Searched the archives, but don't find anything on how to use wire to strengthen fender openings. I'm thinking about welding in some pretty stout wire, maybe as big as 3/8" (it's a '40 Ford coupe), but I'm not sure what would work best to form the wire/round stock, and whether or not to remove the existing lips..........appreciate your help here.
Ron Covell covers it in his "basic techniques for steel" DVD also there's alot of metalworking how to's on youtube. hope this helps
I just did this very thing on my '36 coupe. I used 1/8" diameter wire (rod) and welded it to the inside lip of all the fenders. I roughly bent the rod to the shape needed then carefully tacked near the center of the opening. I worked my way around the edge tacking about every 2 inches or so. Then went back and skipped around and completed the welding. I made the wire fit flush to the fender lip so when you feel the lip the wire is almost not noticeable. Just feels like a smooth inside edge. Lots of work but it really added some stiffness to the fenders, and I think will virtually stop any cracks from starting.
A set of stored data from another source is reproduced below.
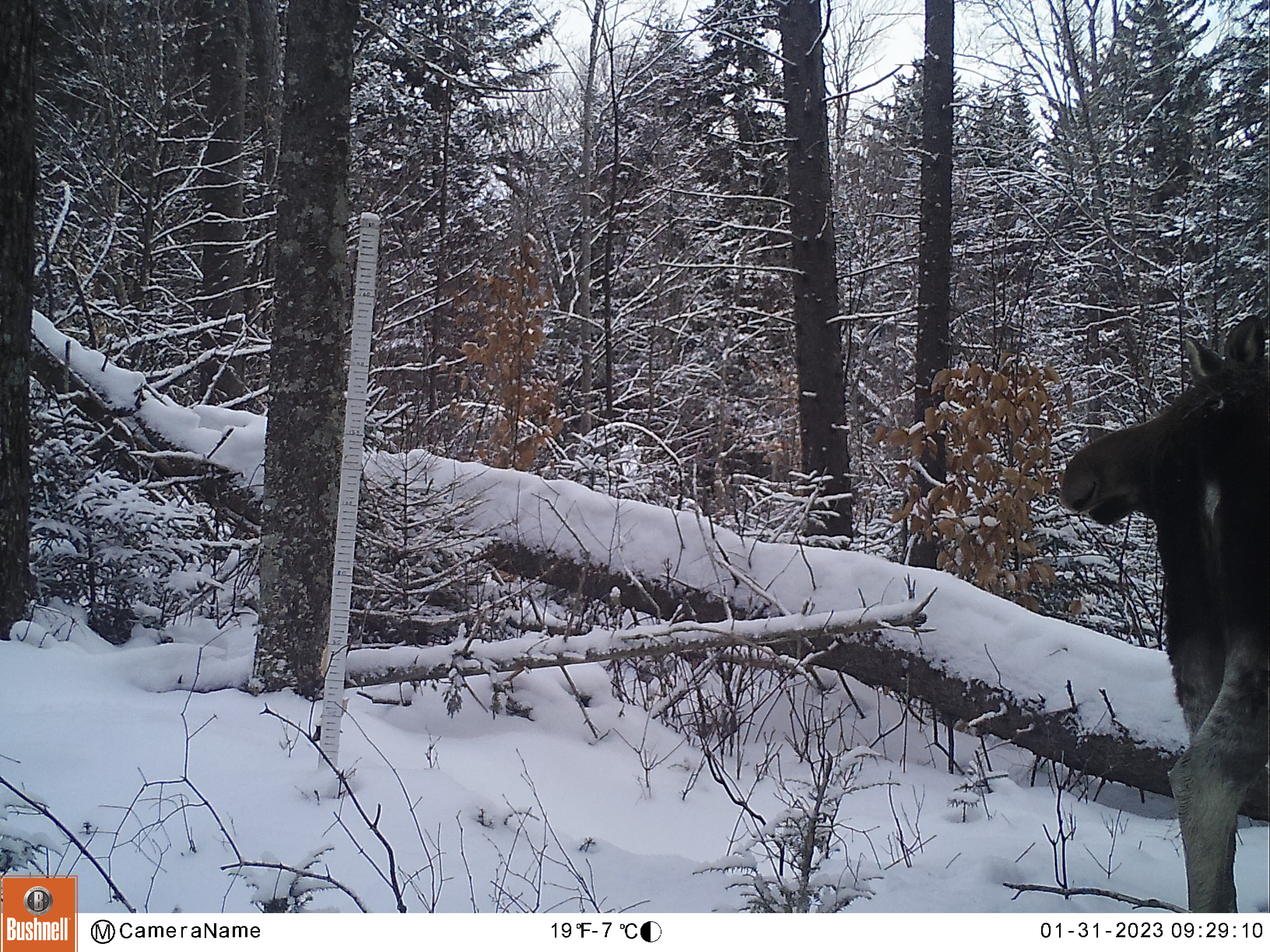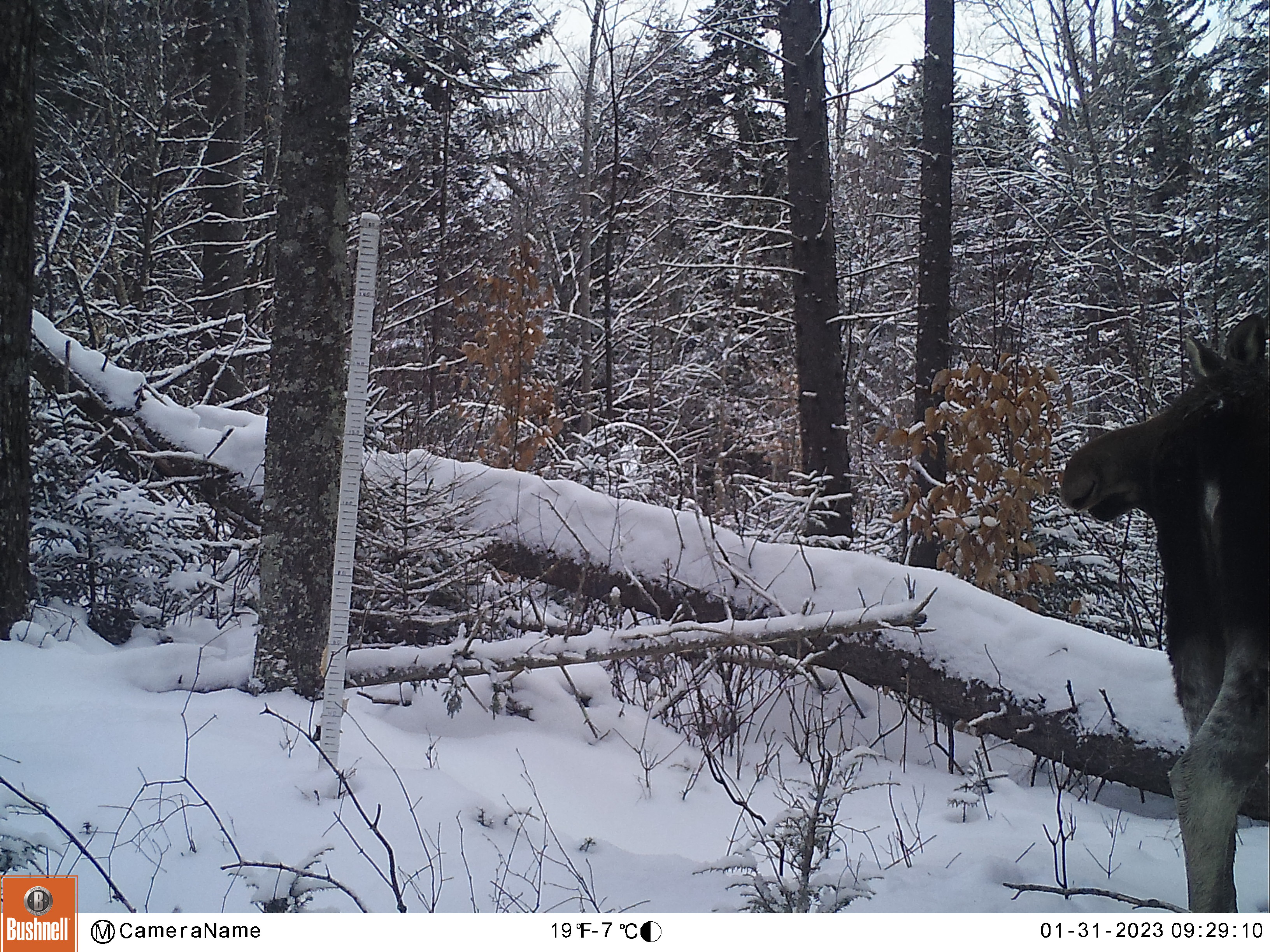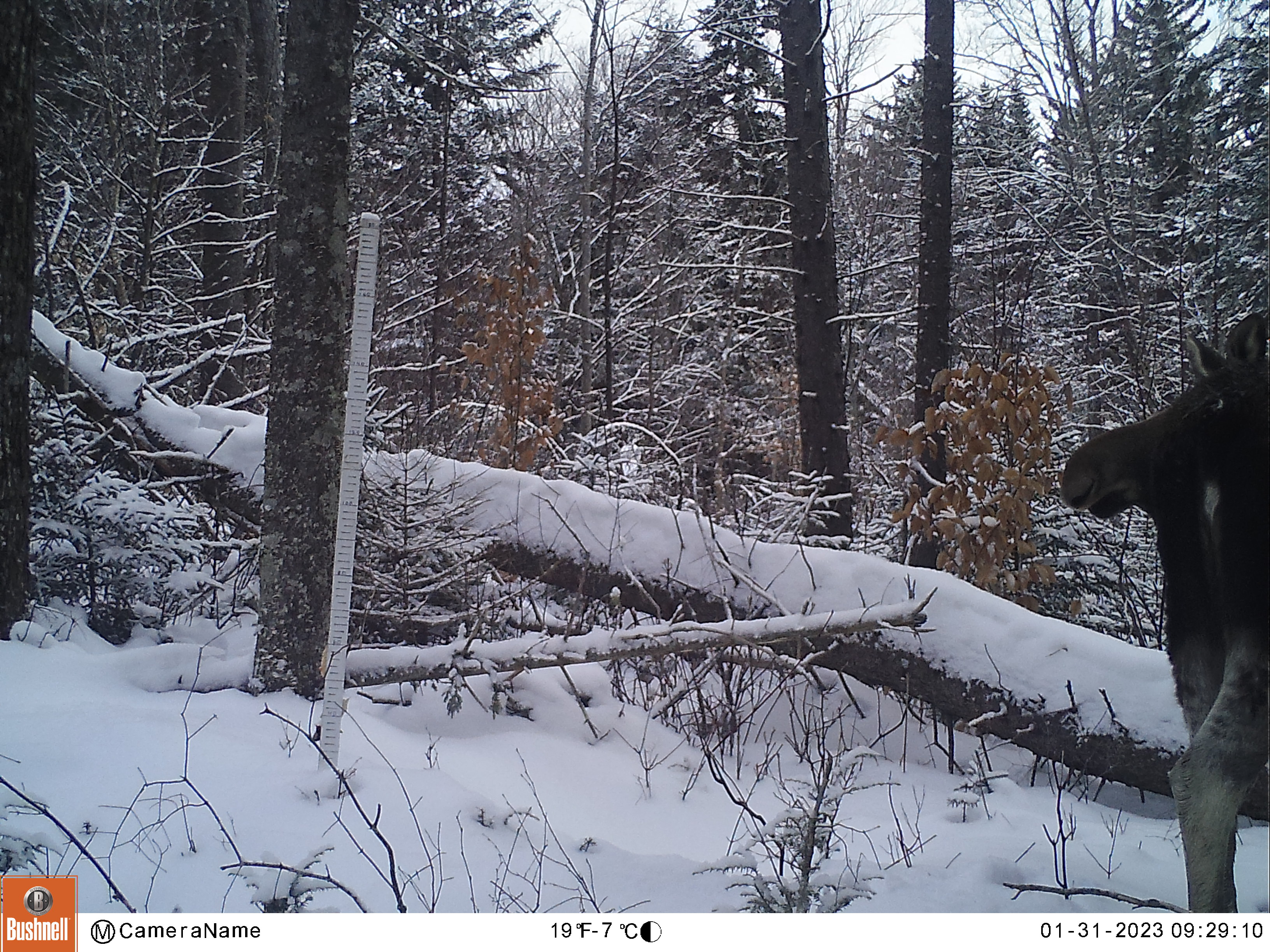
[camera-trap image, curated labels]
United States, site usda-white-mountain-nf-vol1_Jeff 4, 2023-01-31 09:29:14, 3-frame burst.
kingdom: Animalia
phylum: Chordata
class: Mammalia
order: Artiodactyla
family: Cervidae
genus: Alces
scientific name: Alces alces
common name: moose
Moose (Alces alces).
I've done some wheel well opening work but never just wire replacement. I know on Model A type fenders there is actually a set of die's used to roll over the edge around the wire. I've always used tubing. It's stronger and don't bend or brake like solid wire. Usually I'm doing a non stock shape. I generally make a wood buck to spring the material around so both sides come out the same. I then cut and trim the fender to meet the new shape right on the lower edge of the new tube and Tig weld it on. I like working with .065 Hyd. tubing however my last job was with 1"x1/2" .095 rectangle tube. Again a wood buck and Tig welded to the lower edge. I think you'll find round tube easier to work with for your first time. The Wizzard
I use smaller 3/16" round stock, unless you want a big flare on the opening. Lots of little stitch welds, and lots of moving around to avoid warping the metal. I'd assume you would be removing the factory lip. I removed all mine, but just to the minimum needed to get the shape I wanted. Mine only needed a larger front/rear opening, not higher. This was during mockup before the suspension was done and lowered to fit into the opening:
My rears were done that way. Just make sure you go all the way with the tube/rod. On mine they stopped 3" from one end of the run, and the fender cracked right there due to the dramatic change in stiffness.